About this exercise
Nothing but the lines from the one containing "ドンキ、32780円の指紋/" to the final line of the entries should appear, copied exactly and without pictures.

── Material for this exercise ──

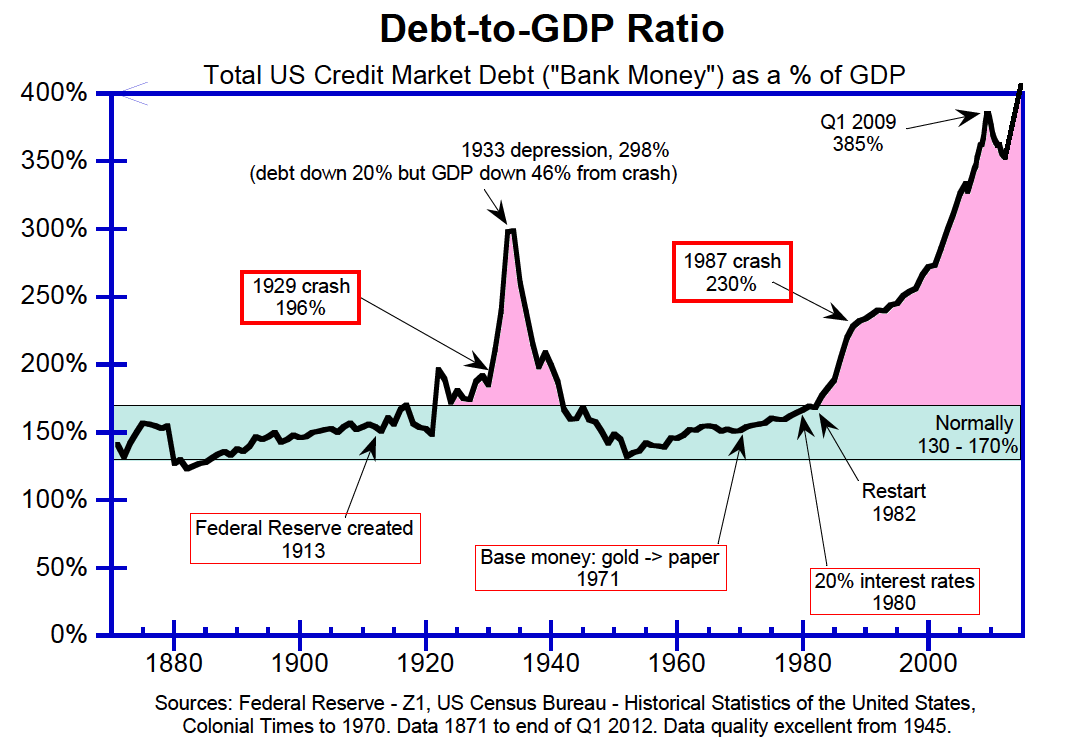 debt gdp ratio 2013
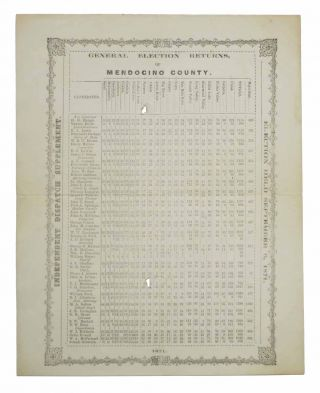 GENERAL ELECTION RETURNS, Of MENDOCINO COUNTY, 1871. Election Held September 6, 1871. ...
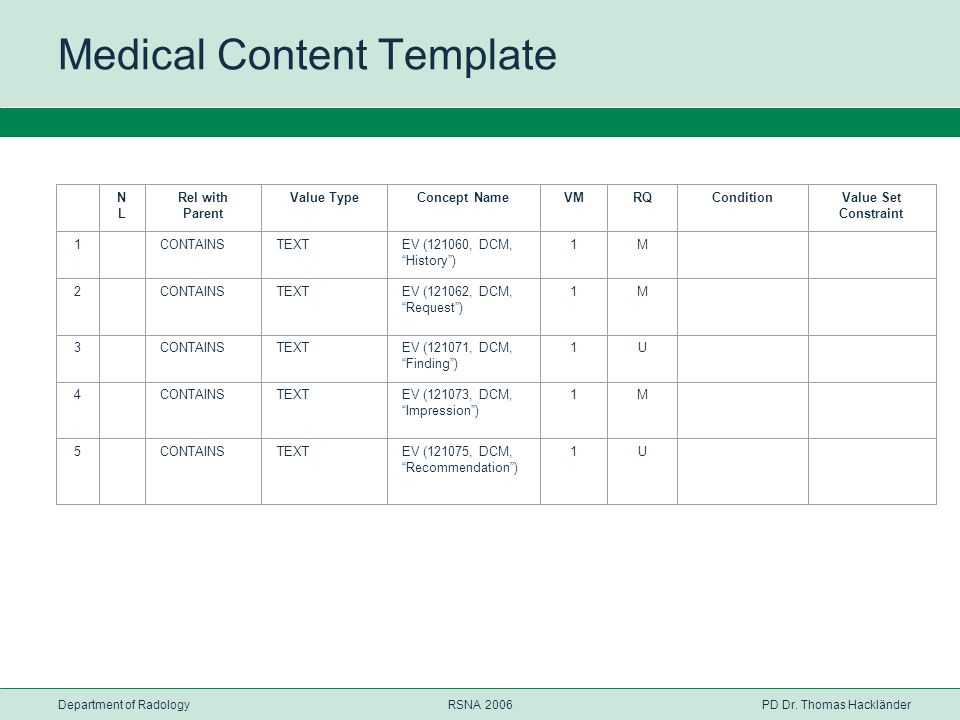 Department of RadologyRSNA 2006PD Dr. Thomas Hackländer Medical Content Template NLNL Rel with Parent Value TypeConcept NameVMRQConditionValue Set Con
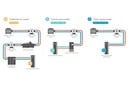 Dell's Triton liquid cooling rigs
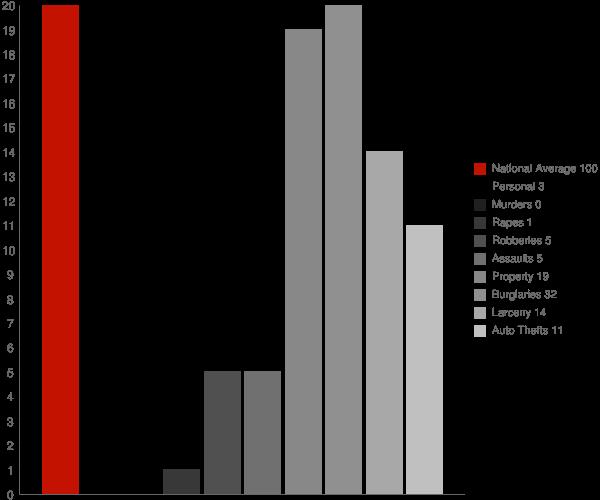 Rutledge GA Crime Statistics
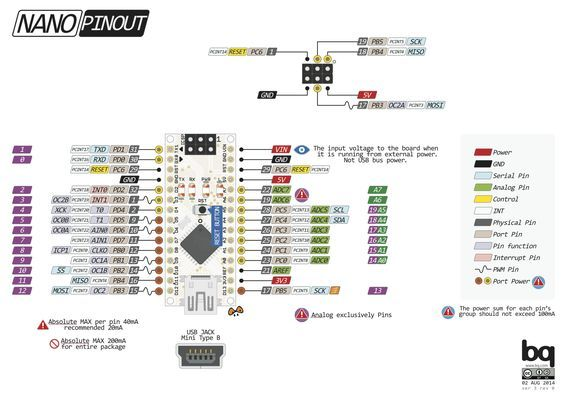 Arduino NANO Pinout Diagram - Arduino Forum   Arduino in 2019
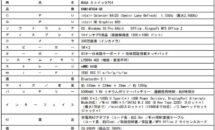 ドンキ、32780円の指紋/Win10Pro/14型MUGAストイックPC4」発売・スペックの違い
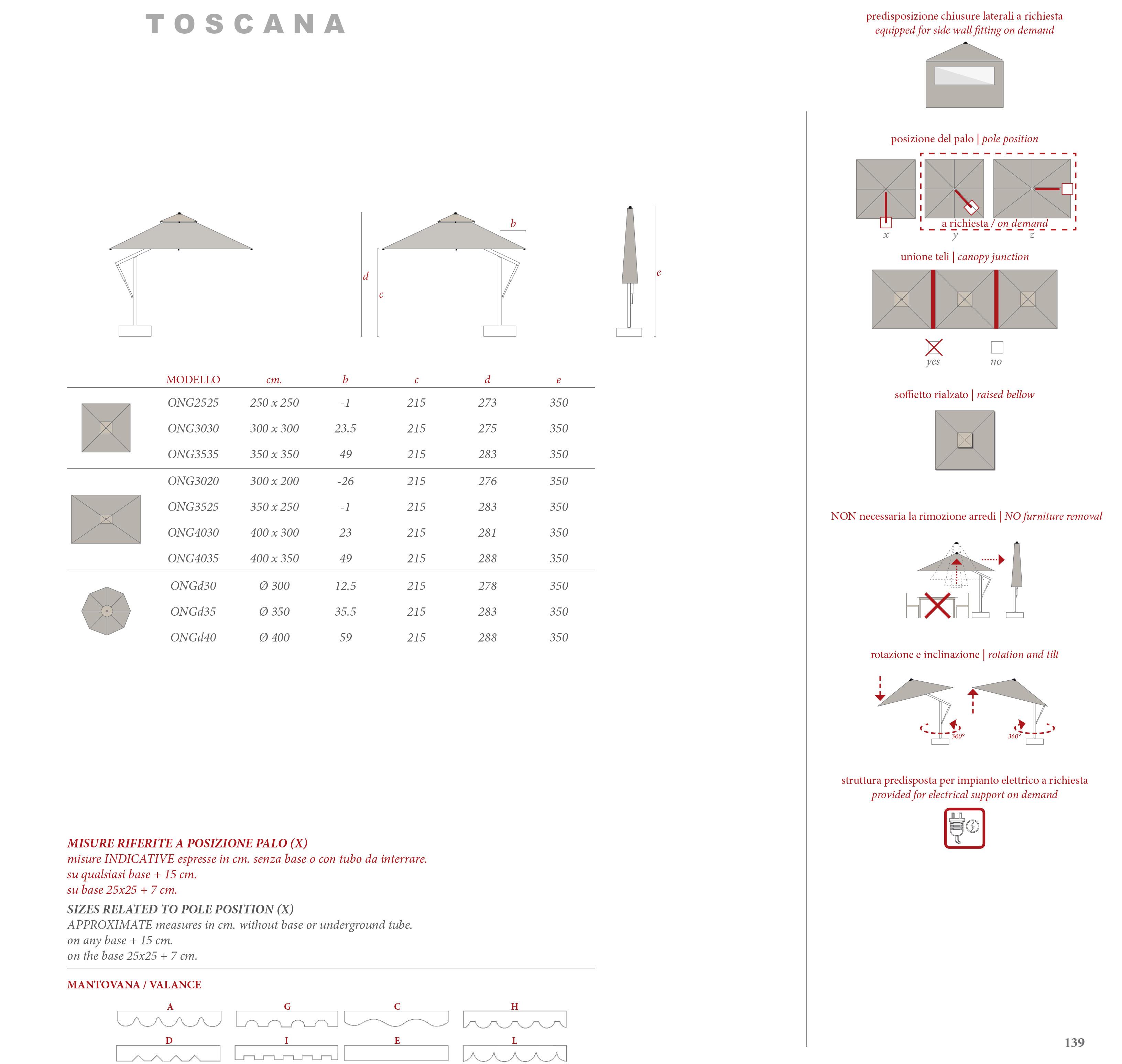 Toscana Parasol Specifications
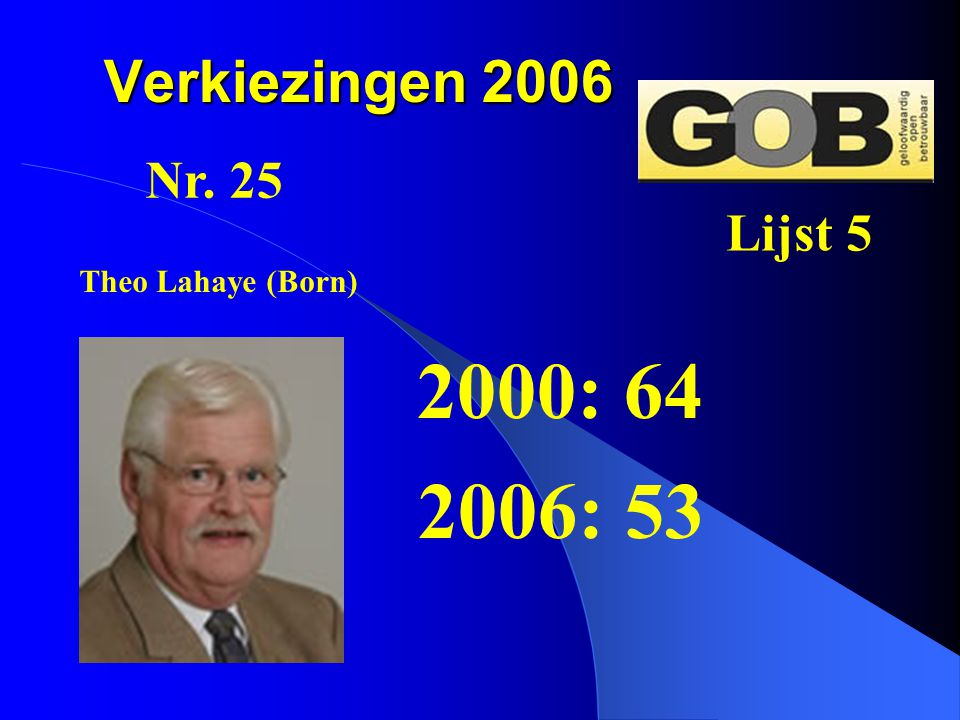 Verkiezingen 2006 Nr. 25 Lijst 5 Theo Lahaye (Born) 2000: 64 2006: 53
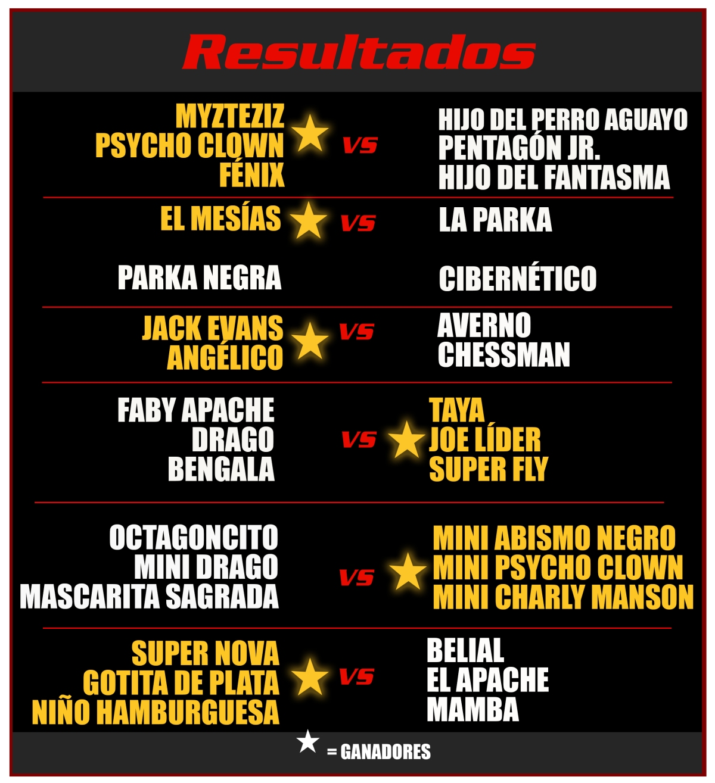 lucha-libre-aaa-2015-enero-toluca-agustin-millan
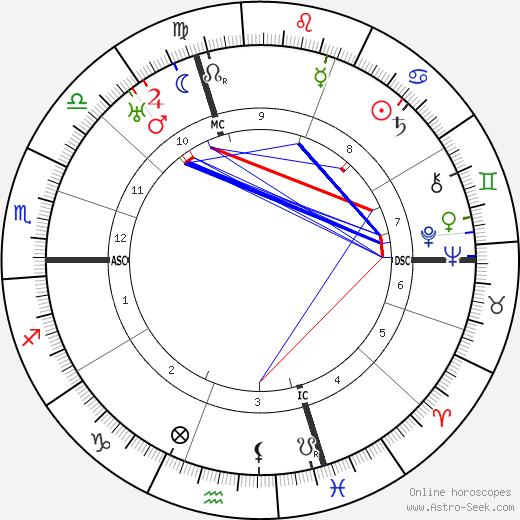 Marc Bloch tema natale, oroscopo, Marc Bloch oroscopi gratuiti, astrologia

───

Written response
 ドンキ、32780円の指紋/Win10Pro/14型MUGAストイックPC4」発売・スペックの違い
 Toscana Parasol Specifications
 Verkiezingen 2006 Nr. 25 Lijst 5 Theo Lahaye (Born) 2000: 64 2006: 53
 lucha-libre-aaa-2015-enero-toluca-agustin-millan
 Marc Bloch tema natale, oroscopo, Marc Bloch oroscopi gratuiti, astrologia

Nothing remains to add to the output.